Development of a preoperative prediction tool for massive intraoperative blood loss in spinal metastases surgery integrating mri and clinical data: a multicenter stud.
Authors
Affiliations (2)
Affiliations (2)
- Department of Orthorpedic Oncology, Shanghai Changzheng Hospital, Naval Military Medical University, Shanghai, China.

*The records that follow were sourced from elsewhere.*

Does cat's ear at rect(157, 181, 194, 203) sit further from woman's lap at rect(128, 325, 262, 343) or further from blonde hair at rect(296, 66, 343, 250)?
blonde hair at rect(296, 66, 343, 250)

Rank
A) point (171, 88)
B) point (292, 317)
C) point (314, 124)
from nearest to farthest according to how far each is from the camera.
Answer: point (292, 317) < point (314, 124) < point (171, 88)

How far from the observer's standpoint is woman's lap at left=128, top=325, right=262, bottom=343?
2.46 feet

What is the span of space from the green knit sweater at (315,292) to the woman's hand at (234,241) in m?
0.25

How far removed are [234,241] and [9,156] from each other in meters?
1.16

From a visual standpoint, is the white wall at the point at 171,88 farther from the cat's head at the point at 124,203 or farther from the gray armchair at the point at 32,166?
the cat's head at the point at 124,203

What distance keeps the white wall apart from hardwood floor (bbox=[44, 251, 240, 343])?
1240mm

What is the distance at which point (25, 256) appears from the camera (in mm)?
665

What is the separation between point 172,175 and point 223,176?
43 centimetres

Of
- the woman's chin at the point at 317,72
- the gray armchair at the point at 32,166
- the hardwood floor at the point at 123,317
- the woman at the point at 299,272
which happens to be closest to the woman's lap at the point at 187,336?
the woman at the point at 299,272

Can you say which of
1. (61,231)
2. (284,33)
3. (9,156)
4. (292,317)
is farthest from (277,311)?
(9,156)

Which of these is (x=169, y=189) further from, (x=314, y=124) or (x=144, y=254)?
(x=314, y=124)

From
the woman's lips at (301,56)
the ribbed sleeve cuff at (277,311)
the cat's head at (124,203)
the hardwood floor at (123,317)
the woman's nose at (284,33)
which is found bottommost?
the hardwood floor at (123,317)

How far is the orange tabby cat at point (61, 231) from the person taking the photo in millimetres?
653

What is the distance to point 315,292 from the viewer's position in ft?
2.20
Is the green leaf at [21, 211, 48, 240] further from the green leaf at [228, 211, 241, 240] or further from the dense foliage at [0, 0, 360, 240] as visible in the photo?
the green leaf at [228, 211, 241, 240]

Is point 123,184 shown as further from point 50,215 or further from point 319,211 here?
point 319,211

- 905 HOSPITAL OF PLA NAVY, Shanghai Province, PRC.
Abstract
Clinical models for predicting massive intraoperative blood loss (IBL) in spinal metastasis surgery exhibit a systematic, vascularity-dependent bias, underestimating risk in non-hypervascular tumors while overestimating it in hypervascular ones. We aimed to develop and validate an AI model integrating MRI radiomics to reduce this bias and improve risk stratification. This retrospective study included 601 patients who underwent surgery for spinal metastases between January 2016 and December 2022. They were randomized to a development cohort (n = 479) and a test cohort (n = 122). Clinical characteristics and radiomic features from T1c MRI were used to develop predictive models. Based on internal validation across nine machine learning algorithms, the best-performing model was selected. External testing was performed using an independent cohort of 101 patients to assess generalizability. The primary outcome was defined as massive IBL, with an estimated blood loss of 2,500 ml or more. Model performance was evaluated using the area under the curve (AUC), calibration curves, and decision curve analysis. An AI tool was developed to facilitate clinical use. Among the 702 patients included, the combined model integrating MRI radiomics and clinical variables outperformed the clinical model in both internal (AUC: 0.901 [95%CI: 0.8330-0.9690] vs. 0.735 [95%CI: 0.6238-0.8458]) and external validation cohorts (AUC: 0.885 [95%CI: 0.8052-0.9639] vs. 0.604 [95%CI: 0.4355-0.7720]). Subgroup analysis revealed that in non-hypervascular tumors, the combined model significantly increased the sensitivity for identifying massive bleeding (0.85 vs. 0.30, p<0.001). In hypervascular tumors, the specificity was notably enhanced (0.81 vs. 0.55, p<0.001), and meanwhile the false-positive rate was reduced. The use of AI tools also improved the prediction performance of spine surgeons. The model is freely accessible for download at https://github.com/banluqihao/A-predict-tool-for-spinal-metastases-surgery. By integrating MRI radiomics features, our model reduces the systemic biases of clinical-only models that depend on unreliable histological surrogates. This enables more accurate and individualized risk stratification, providing a reliable tool to guide preoperative planning and support more accurate risk stratification for patients with spinal metastases.